Text provided =
-- START --

A cluster of academics will be in town to assess and discuss the sensational find with Peter Silverman, the man who spotted the work and instigated the critical and scientific analysis that led to its reattibrution.

But another Silverman "find" looks set to share the exhibition limelight: a terracotta bas-relief plaque, 13 x 16in (33 x 41cm), depicting The Beheading of St John the Baptist and identical to the silver relief plaque made around 1478/80 for the altar of the Baptistery in Florence (now in the city's Museo dell'Opera del Duomo).

The plaque has traditionally been ascribed to the workshop of Andrea del Verrochio, but Gary M. Radke of Syracuse University recently contended that two of the figures - the youth with salver on the left of the scene, and the officer with mace second from right - are the work of Leonardo da Vinci.

Radke made the claim in his lavishly illustrated catalogue to the exhibition Leonardo and the Art of Sculpture, which ran at the High Museum, Atlanta, from October 2009 to February 21, and opens at the Getty Museum in Malibu on March 23. Radke noted that the recent completion of a three-year cleaning operation of the silver plaque "has allowed a detailed examination of its individual components".

-- END --

Data excerpts =
-- START --

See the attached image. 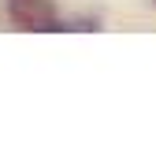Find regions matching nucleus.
Instances as JSON below:
<instances>
[{"label":"nucleus","instance_id":"obj_1","mask_svg":"<svg viewBox=\"0 0 156 160\" xmlns=\"http://www.w3.org/2000/svg\"><path fill=\"white\" fill-rule=\"evenodd\" d=\"M7 11L22 30H67V22L56 19L52 0H7Z\"/></svg>","mask_w":156,"mask_h":160}]
</instances>
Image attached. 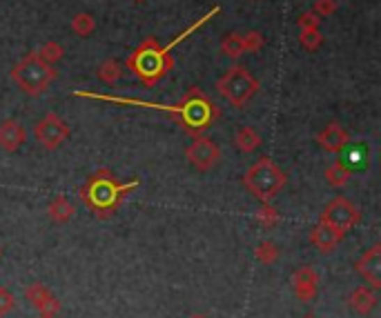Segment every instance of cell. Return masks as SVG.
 Segmentation results:
<instances>
[{
	"label": "cell",
	"mask_w": 381,
	"mask_h": 318,
	"mask_svg": "<svg viewBox=\"0 0 381 318\" xmlns=\"http://www.w3.org/2000/svg\"><path fill=\"white\" fill-rule=\"evenodd\" d=\"M74 96L78 98H94V100H105V103H118V105H137V107H145V109H159V111H167L176 118V122L189 134H203L208 132L212 125L219 118V107L215 105L203 89H199L196 85H192L183 94V98L178 100L176 105H159V103H145V100L139 98H123V96H111V94H96V92H83V89H76Z\"/></svg>",
	"instance_id": "1"
},
{
	"label": "cell",
	"mask_w": 381,
	"mask_h": 318,
	"mask_svg": "<svg viewBox=\"0 0 381 318\" xmlns=\"http://www.w3.org/2000/svg\"><path fill=\"white\" fill-rule=\"evenodd\" d=\"M221 11V7H212L208 14L203 18H199L194 25H189L185 31H181L178 36L167 45V47H163V45L156 40V38H145L139 42V47L134 49L127 61H125V67L127 70L139 78V81L145 85V87H154L159 85L163 78L170 74L174 70V58H172V49L176 47L178 42H183L189 33H194L199 27L208 25V22L215 18L217 14Z\"/></svg>",
	"instance_id": "2"
},
{
	"label": "cell",
	"mask_w": 381,
	"mask_h": 318,
	"mask_svg": "<svg viewBox=\"0 0 381 318\" xmlns=\"http://www.w3.org/2000/svg\"><path fill=\"white\" fill-rule=\"evenodd\" d=\"M139 187V180L132 183H118L109 169H98L96 174L87 178V183L78 189V196L92 209L98 218H109L111 214L123 205V200L132 189Z\"/></svg>",
	"instance_id": "3"
},
{
	"label": "cell",
	"mask_w": 381,
	"mask_h": 318,
	"mask_svg": "<svg viewBox=\"0 0 381 318\" xmlns=\"http://www.w3.org/2000/svg\"><path fill=\"white\" fill-rule=\"evenodd\" d=\"M56 76H59L56 67L45 63L36 51L20 58L11 70V81L27 96H40L42 92H47V87L56 81Z\"/></svg>",
	"instance_id": "4"
},
{
	"label": "cell",
	"mask_w": 381,
	"mask_h": 318,
	"mask_svg": "<svg viewBox=\"0 0 381 318\" xmlns=\"http://www.w3.org/2000/svg\"><path fill=\"white\" fill-rule=\"evenodd\" d=\"M286 180H288L286 172L267 156L259 158V161L243 174V185L261 202H270L279 191L283 189Z\"/></svg>",
	"instance_id": "5"
},
{
	"label": "cell",
	"mask_w": 381,
	"mask_h": 318,
	"mask_svg": "<svg viewBox=\"0 0 381 318\" xmlns=\"http://www.w3.org/2000/svg\"><path fill=\"white\" fill-rule=\"evenodd\" d=\"M217 89L232 107L243 109L261 89V83L245 67H232L217 81Z\"/></svg>",
	"instance_id": "6"
},
{
	"label": "cell",
	"mask_w": 381,
	"mask_h": 318,
	"mask_svg": "<svg viewBox=\"0 0 381 318\" xmlns=\"http://www.w3.org/2000/svg\"><path fill=\"white\" fill-rule=\"evenodd\" d=\"M319 223L328 225L330 230H334L337 234L345 236L357 223H359V209H357L348 198L337 196V198H332L326 205Z\"/></svg>",
	"instance_id": "7"
},
{
	"label": "cell",
	"mask_w": 381,
	"mask_h": 318,
	"mask_svg": "<svg viewBox=\"0 0 381 318\" xmlns=\"http://www.w3.org/2000/svg\"><path fill=\"white\" fill-rule=\"evenodd\" d=\"M70 125H67L59 113L49 111L47 116H42L36 127H33V138H36V143L42 147V150H59V147L63 143H67V138H70Z\"/></svg>",
	"instance_id": "8"
},
{
	"label": "cell",
	"mask_w": 381,
	"mask_h": 318,
	"mask_svg": "<svg viewBox=\"0 0 381 318\" xmlns=\"http://www.w3.org/2000/svg\"><path fill=\"white\" fill-rule=\"evenodd\" d=\"M185 156H187V161L192 163V167L199 169V172H210V169L221 161V150L212 138L199 134L185 150Z\"/></svg>",
	"instance_id": "9"
},
{
	"label": "cell",
	"mask_w": 381,
	"mask_h": 318,
	"mask_svg": "<svg viewBox=\"0 0 381 318\" xmlns=\"http://www.w3.org/2000/svg\"><path fill=\"white\" fill-rule=\"evenodd\" d=\"M319 274H317V269L315 267H310V265H304L301 269L295 271V276H293V287H295V294L301 299V301H312L317 296V292H319Z\"/></svg>",
	"instance_id": "10"
},
{
	"label": "cell",
	"mask_w": 381,
	"mask_h": 318,
	"mask_svg": "<svg viewBox=\"0 0 381 318\" xmlns=\"http://www.w3.org/2000/svg\"><path fill=\"white\" fill-rule=\"evenodd\" d=\"M357 271L371 283L373 289H377L381 285V247L379 245H373L359 260H357Z\"/></svg>",
	"instance_id": "11"
},
{
	"label": "cell",
	"mask_w": 381,
	"mask_h": 318,
	"mask_svg": "<svg viewBox=\"0 0 381 318\" xmlns=\"http://www.w3.org/2000/svg\"><path fill=\"white\" fill-rule=\"evenodd\" d=\"M27 141L25 127L16 118H7L0 122V150L3 152H18Z\"/></svg>",
	"instance_id": "12"
},
{
	"label": "cell",
	"mask_w": 381,
	"mask_h": 318,
	"mask_svg": "<svg viewBox=\"0 0 381 318\" xmlns=\"http://www.w3.org/2000/svg\"><path fill=\"white\" fill-rule=\"evenodd\" d=\"M27 299L31 301L33 308L40 312L42 318H54L56 312L61 310V303L56 301L54 294L47 287H45V285H40V283H33V285H29Z\"/></svg>",
	"instance_id": "13"
},
{
	"label": "cell",
	"mask_w": 381,
	"mask_h": 318,
	"mask_svg": "<svg viewBox=\"0 0 381 318\" xmlns=\"http://www.w3.org/2000/svg\"><path fill=\"white\" fill-rule=\"evenodd\" d=\"M317 143H319L321 150H326L330 154H339L343 147L350 143V136L339 122H330L317 134Z\"/></svg>",
	"instance_id": "14"
},
{
	"label": "cell",
	"mask_w": 381,
	"mask_h": 318,
	"mask_svg": "<svg viewBox=\"0 0 381 318\" xmlns=\"http://www.w3.org/2000/svg\"><path fill=\"white\" fill-rule=\"evenodd\" d=\"M341 158L339 163L348 169V172H364V169L368 167V158H371V152H368V145L357 141V143H348L343 147V150L339 152Z\"/></svg>",
	"instance_id": "15"
},
{
	"label": "cell",
	"mask_w": 381,
	"mask_h": 318,
	"mask_svg": "<svg viewBox=\"0 0 381 318\" xmlns=\"http://www.w3.org/2000/svg\"><path fill=\"white\" fill-rule=\"evenodd\" d=\"M341 234H337L334 230H330L328 225L319 223L315 230L310 232V241L315 247H319V252L328 254V252H334V247H337L341 243Z\"/></svg>",
	"instance_id": "16"
},
{
	"label": "cell",
	"mask_w": 381,
	"mask_h": 318,
	"mask_svg": "<svg viewBox=\"0 0 381 318\" xmlns=\"http://www.w3.org/2000/svg\"><path fill=\"white\" fill-rule=\"evenodd\" d=\"M375 305H377V296H375L373 287L361 285V287H357V289L350 294V308H352L357 314H361V316L371 314V312L375 310Z\"/></svg>",
	"instance_id": "17"
},
{
	"label": "cell",
	"mask_w": 381,
	"mask_h": 318,
	"mask_svg": "<svg viewBox=\"0 0 381 318\" xmlns=\"http://www.w3.org/2000/svg\"><path fill=\"white\" fill-rule=\"evenodd\" d=\"M74 205L70 202V198L67 196H56L52 202H49V207H47V214H49V218L56 223V225H65L67 221H72V216H74Z\"/></svg>",
	"instance_id": "18"
},
{
	"label": "cell",
	"mask_w": 381,
	"mask_h": 318,
	"mask_svg": "<svg viewBox=\"0 0 381 318\" xmlns=\"http://www.w3.org/2000/svg\"><path fill=\"white\" fill-rule=\"evenodd\" d=\"M234 147L243 154H252L261 147V136L252 127H241L237 134H234Z\"/></svg>",
	"instance_id": "19"
},
{
	"label": "cell",
	"mask_w": 381,
	"mask_h": 318,
	"mask_svg": "<svg viewBox=\"0 0 381 318\" xmlns=\"http://www.w3.org/2000/svg\"><path fill=\"white\" fill-rule=\"evenodd\" d=\"M123 65L118 63V61H114V58H107V61H103L98 65V70H96V76L103 81L105 85H116L120 78H123Z\"/></svg>",
	"instance_id": "20"
},
{
	"label": "cell",
	"mask_w": 381,
	"mask_h": 318,
	"mask_svg": "<svg viewBox=\"0 0 381 318\" xmlns=\"http://www.w3.org/2000/svg\"><path fill=\"white\" fill-rule=\"evenodd\" d=\"M96 29V18L92 14H87V11H83V14H76L72 18V31L76 33V36H92Z\"/></svg>",
	"instance_id": "21"
},
{
	"label": "cell",
	"mask_w": 381,
	"mask_h": 318,
	"mask_svg": "<svg viewBox=\"0 0 381 318\" xmlns=\"http://www.w3.org/2000/svg\"><path fill=\"white\" fill-rule=\"evenodd\" d=\"M221 51L228 56V58L237 61L239 56H243V40H241V33H228L226 38L221 42Z\"/></svg>",
	"instance_id": "22"
},
{
	"label": "cell",
	"mask_w": 381,
	"mask_h": 318,
	"mask_svg": "<svg viewBox=\"0 0 381 318\" xmlns=\"http://www.w3.org/2000/svg\"><path fill=\"white\" fill-rule=\"evenodd\" d=\"M326 180L332 187H343L350 180V172L345 169L339 161H334L328 169H326Z\"/></svg>",
	"instance_id": "23"
},
{
	"label": "cell",
	"mask_w": 381,
	"mask_h": 318,
	"mask_svg": "<svg viewBox=\"0 0 381 318\" xmlns=\"http://www.w3.org/2000/svg\"><path fill=\"white\" fill-rule=\"evenodd\" d=\"M36 54L40 56V58H42L45 63L54 65V63H59V61L63 58V56H65V49H63V45H61V42L49 40V42H45L40 49H36Z\"/></svg>",
	"instance_id": "24"
},
{
	"label": "cell",
	"mask_w": 381,
	"mask_h": 318,
	"mask_svg": "<svg viewBox=\"0 0 381 318\" xmlns=\"http://www.w3.org/2000/svg\"><path fill=\"white\" fill-rule=\"evenodd\" d=\"M299 42L306 51H317L323 45V36L319 29H301L299 33Z\"/></svg>",
	"instance_id": "25"
},
{
	"label": "cell",
	"mask_w": 381,
	"mask_h": 318,
	"mask_svg": "<svg viewBox=\"0 0 381 318\" xmlns=\"http://www.w3.org/2000/svg\"><path fill=\"white\" fill-rule=\"evenodd\" d=\"M254 256L259 258L261 263L270 265V263H274V260L279 258V247L272 241H263V243H259V247H256Z\"/></svg>",
	"instance_id": "26"
},
{
	"label": "cell",
	"mask_w": 381,
	"mask_h": 318,
	"mask_svg": "<svg viewBox=\"0 0 381 318\" xmlns=\"http://www.w3.org/2000/svg\"><path fill=\"white\" fill-rule=\"evenodd\" d=\"M241 40H243V51H245V54L259 51V49H263V45H265L263 33H259V31H248V33H243Z\"/></svg>",
	"instance_id": "27"
},
{
	"label": "cell",
	"mask_w": 381,
	"mask_h": 318,
	"mask_svg": "<svg viewBox=\"0 0 381 318\" xmlns=\"http://www.w3.org/2000/svg\"><path fill=\"white\" fill-rule=\"evenodd\" d=\"M256 221H259L263 227H274L279 223V214L270 202H263V207L256 212Z\"/></svg>",
	"instance_id": "28"
},
{
	"label": "cell",
	"mask_w": 381,
	"mask_h": 318,
	"mask_svg": "<svg viewBox=\"0 0 381 318\" xmlns=\"http://www.w3.org/2000/svg\"><path fill=\"white\" fill-rule=\"evenodd\" d=\"M337 7H339L337 0H315V9L312 11H315L319 18H328L337 11Z\"/></svg>",
	"instance_id": "29"
},
{
	"label": "cell",
	"mask_w": 381,
	"mask_h": 318,
	"mask_svg": "<svg viewBox=\"0 0 381 318\" xmlns=\"http://www.w3.org/2000/svg\"><path fill=\"white\" fill-rule=\"evenodd\" d=\"M16 308V299H14V294H11L7 287L0 285V318L7 316L11 310Z\"/></svg>",
	"instance_id": "30"
},
{
	"label": "cell",
	"mask_w": 381,
	"mask_h": 318,
	"mask_svg": "<svg viewBox=\"0 0 381 318\" xmlns=\"http://www.w3.org/2000/svg\"><path fill=\"white\" fill-rule=\"evenodd\" d=\"M297 25H299V29H319L321 18L315 14V11H304V14L297 18Z\"/></svg>",
	"instance_id": "31"
},
{
	"label": "cell",
	"mask_w": 381,
	"mask_h": 318,
	"mask_svg": "<svg viewBox=\"0 0 381 318\" xmlns=\"http://www.w3.org/2000/svg\"><path fill=\"white\" fill-rule=\"evenodd\" d=\"M134 3H145V0H134Z\"/></svg>",
	"instance_id": "32"
},
{
	"label": "cell",
	"mask_w": 381,
	"mask_h": 318,
	"mask_svg": "<svg viewBox=\"0 0 381 318\" xmlns=\"http://www.w3.org/2000/svg\"><path fill=\"white\" fill-rule=\"evenodd\" d=\"M304 318H315V316H310V314H308V316H304Z\"/></svg>",
	"instance_id": "33"
},
{
	"label": "cell",
	"mask_w": 381,
	"mask_h": 318,
	"mask_svg": "<svg viewBox=\"0 0 381 318\" xmlns=\"http://www.w3.org/2000/svg\"><path fill=\"white\" fill-rule=\"evenodd\" d=\"M192 318H205V316H192Z\"/></svg>",
	"instance_id": "34"
},
{
	"label": "cell",
	"mask_w": 381,
	"mask_h": 318,
	"mask_svg": "<svg viewBox=\"0 0 381 318\" xmlns=\"http://www.w3.org/2000/svg\"><path fill=\"white\" fill-rule=\"evenodd\" d=\"M0 256H3V249H0Z\"/></svg>",
	"instance_id": "35"
}]
</instances>
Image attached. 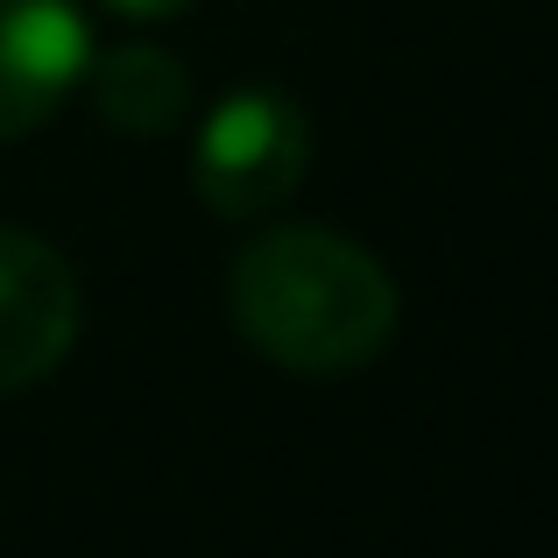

-- END --

Brief 1 =
Answer these from the plaque article:
(a) What are the terracotta plaque's dimensions in centimeters?
(b) Which university is Gary M. Radke affiliated with?
(c) On what date does the exhibition open at the Getty Museum in Malibu?
Brief 2 = List every museum named in the plaque article.
Brief 3 = Retype the plaque article's wording between "The plaque has" and "Leonardo da Vinci.", inclusive.
The entries were taken from a separate source.

Full answer 1 =
(a) 33 x 41cm
(b) Syracuse University
(c) March 23

Full answer 2 =
- Museo dell'Opera del Duomo (Florence)
- High Museum (Atlanta)
- Getty Museum (Malibu)

Full answer 3 =
The plaque has traditionally been ascribed to the workshop of Andrea del Verrochio, but Gary M. Radke of Syracuse University recently contended that two of the figures - the youth with salver on the left of the scene, and the officer with mace second from right - are the work of Leonardo da Vinci.